Откинув доску, палачи ухватили Цыклера за волосы, приподняли, показали этот орущий обрубок зрителям, из него во все стороны хлестала кровь. Потом бросили на плаху. И следующий взмах топора пресёк мучения несчастного. Палач рубивший схватил за волосы голову Цыклера, поднял высоко, показывая народу, что дело своё исполнил хорошо, и кинул её в корзину. А барабаны гремели.
Соковнин при виде всего этого ужаса сомлел, потерял сознание. Его беспамятного втащили на помост. Быстро отрубили руки, ноги и с головой не замешкались. Кричал ли он? Никто не слышал. А если бы и кричал, то густой барабанный бой подавил бы голосишко измученного, истомлённого старика.
Но голову Соковнина поднял палач за длинную седую бороду, показав лицо вверх тормашками, так как лыс был стольник и ухватить не за что. И тоже кинул в корзину.

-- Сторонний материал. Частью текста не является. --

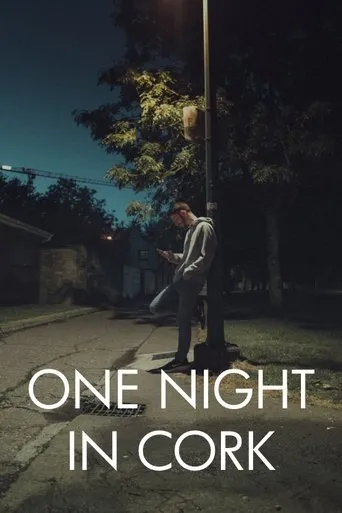 Póster de One Night in Cork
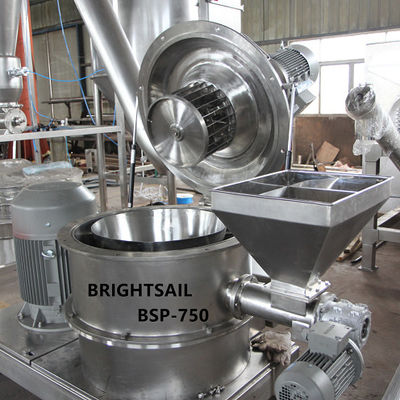 20-1800kg par machine automatique de poudre de safran des indes de l'heure 15mm
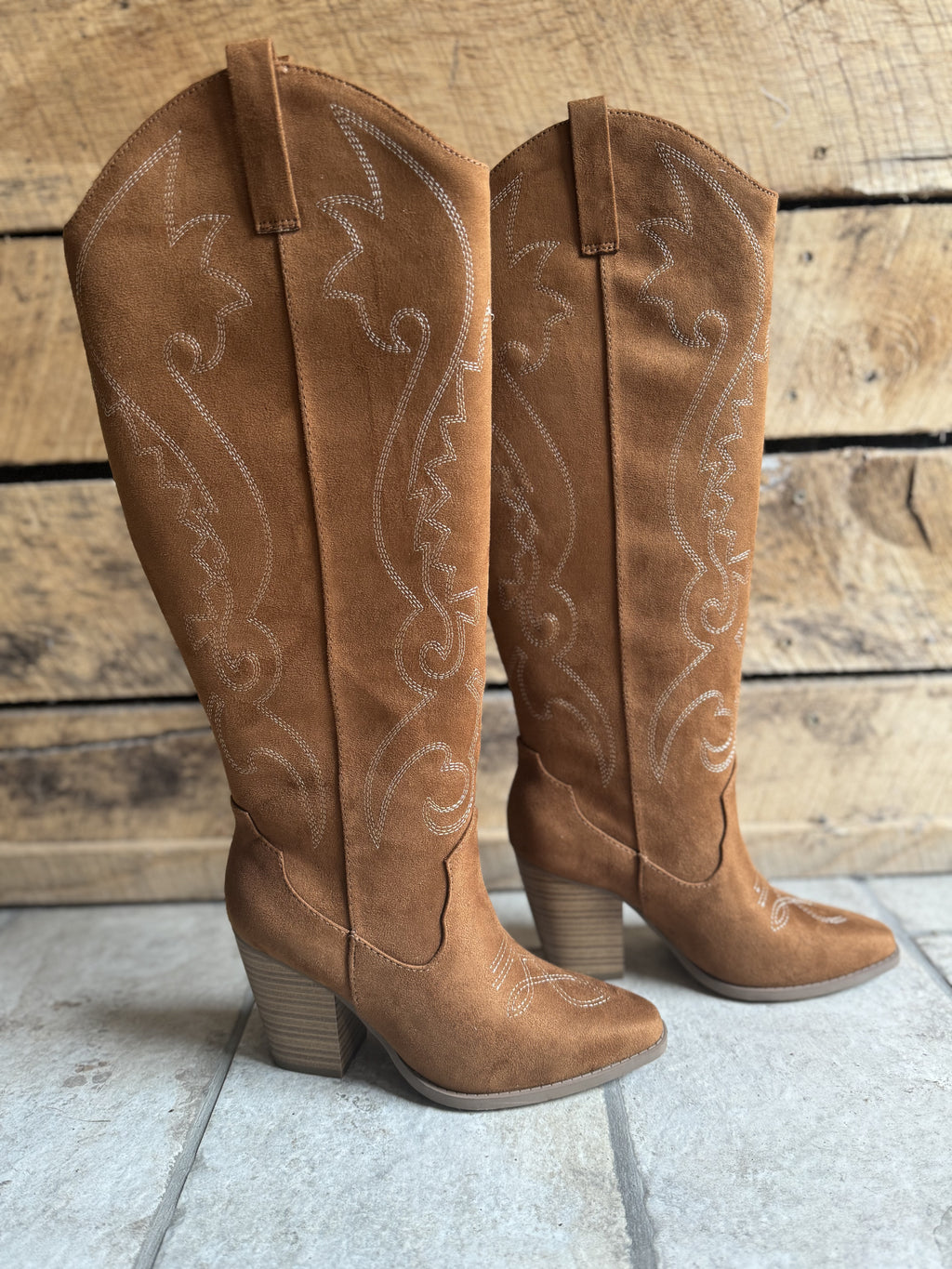 Addison’s Cowgirl Boot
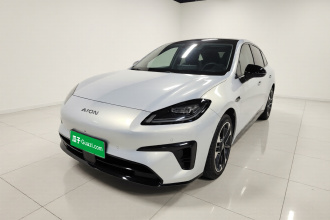 埃安 AION RT 2025款 650激光雷达版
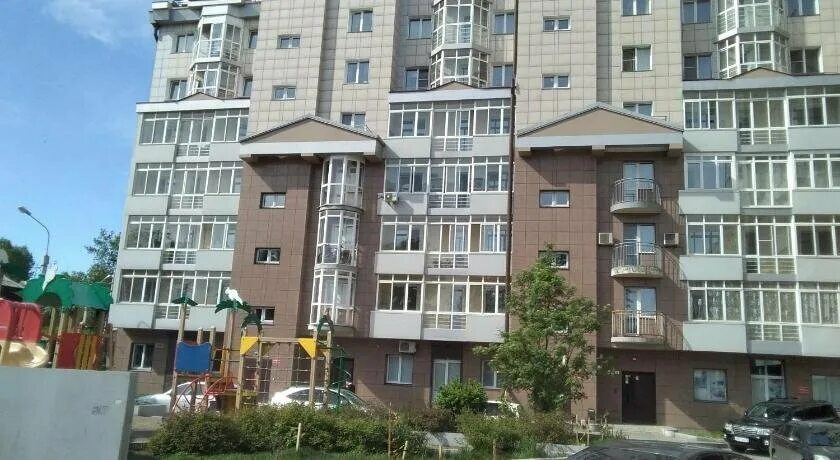 Приморье ул дзержинского 20 1 иркутск фото Панорама: Apartment on Dzerzhinskogo 20, жильё посуточно, ул. Дзержинского, 20, 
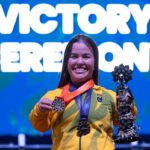 Brasil lidera Open das Américas de halterofilismo paralímpico com 28 pódios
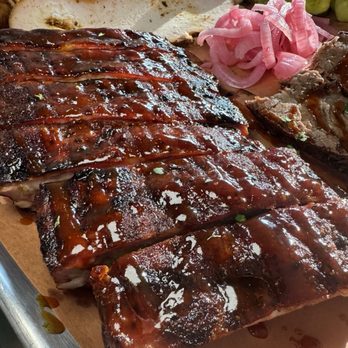 Mostly Smoked - Barbeque Near Me - Manalapan Township, New Jersey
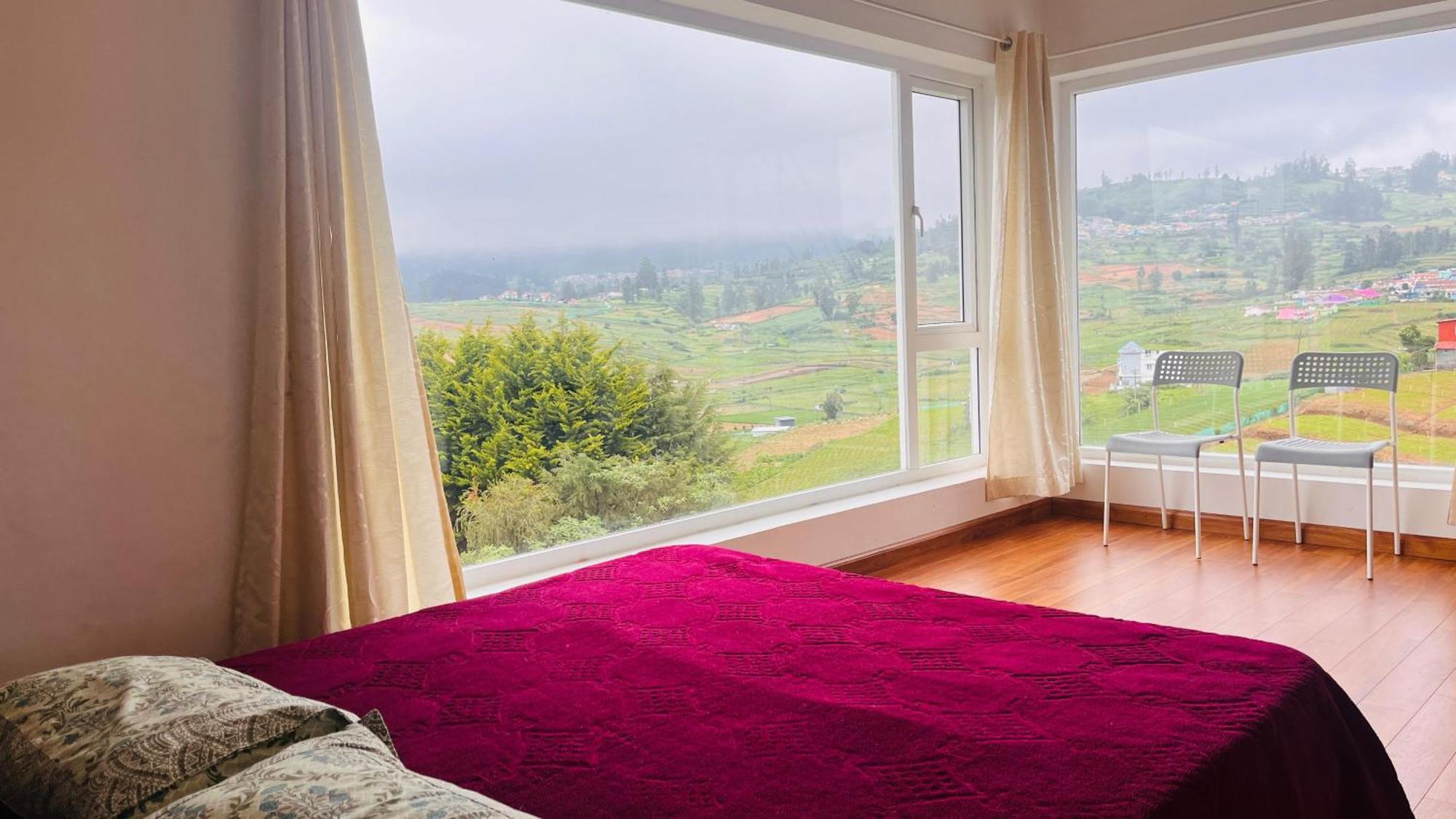 Away From - 3 - Ooty, Entire 3bhk Ooty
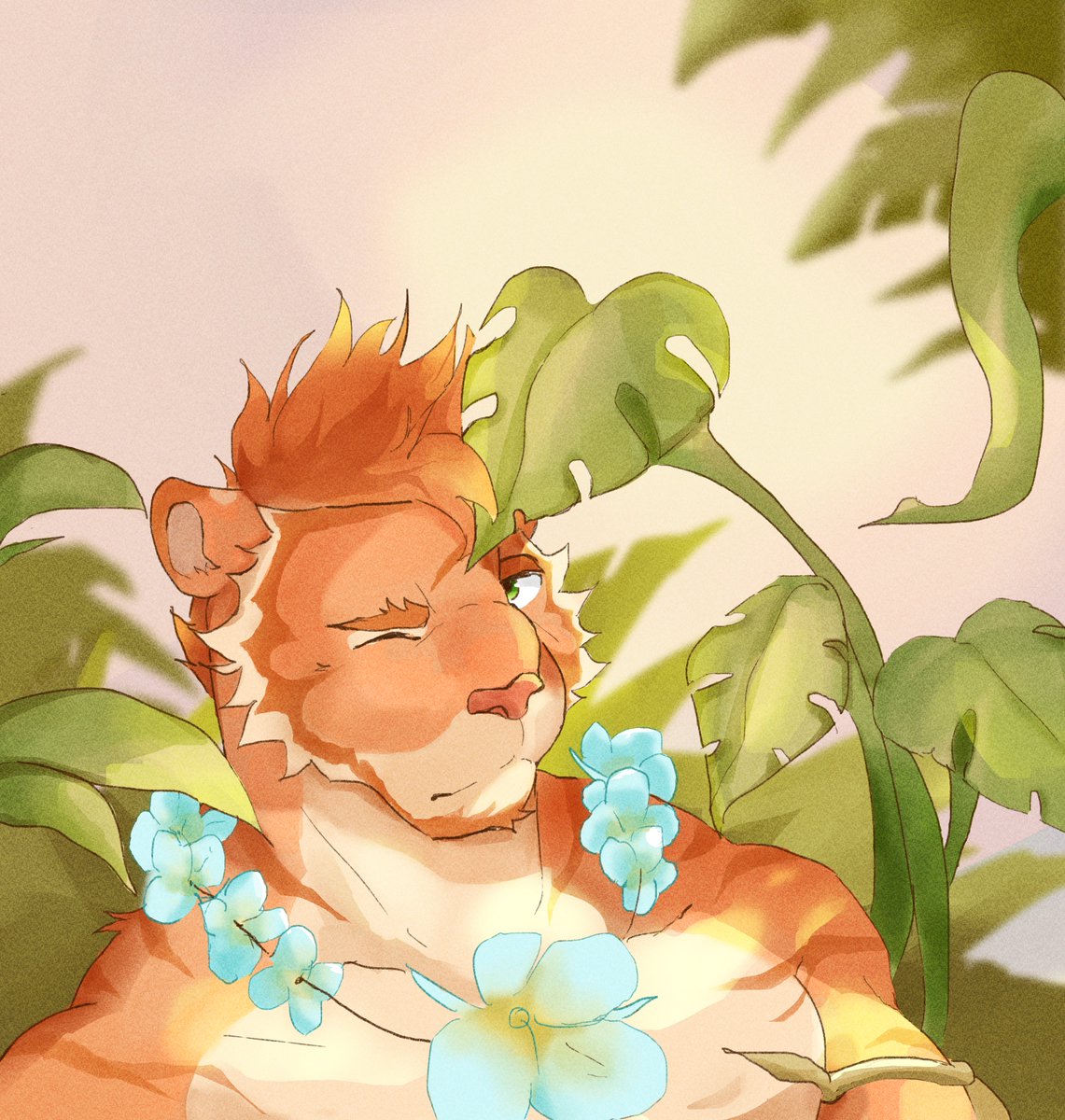 Primeiro desenho do ano
🌱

Менее чем в полчаса всё было кончено. Гроб Милославского, стоявший под помостом, был обильно залит кровью казнённых. После казни он был заколочен и водворён на место.
Корзину с отрубленными пятью головами увезли на Красную площадь и там все их вздели на острые рожны, торчавшие вверху только что воздвигнутого у Лобного места каменного столпа.
— Не снимать, пока вороны не объедят, — приказал царь. — Другой сволочи в назидание.
А вороны уже на следующий день обсели головы и, поскольку спугивать их было запрещено, вскоре принялись за своё дело, начав с главного лакомства — выклёвывания глаз.
Что и говорить, страшен был для москвичей этот столп с головами казнённых, боялись близко подходить к нему, а уж ночью за версту обходили. Лишь бродячие собаки по ночам крутились около в надежде на поживу. Да высоковата была она, не достать. Поскулив, облизывались и бежали дальше.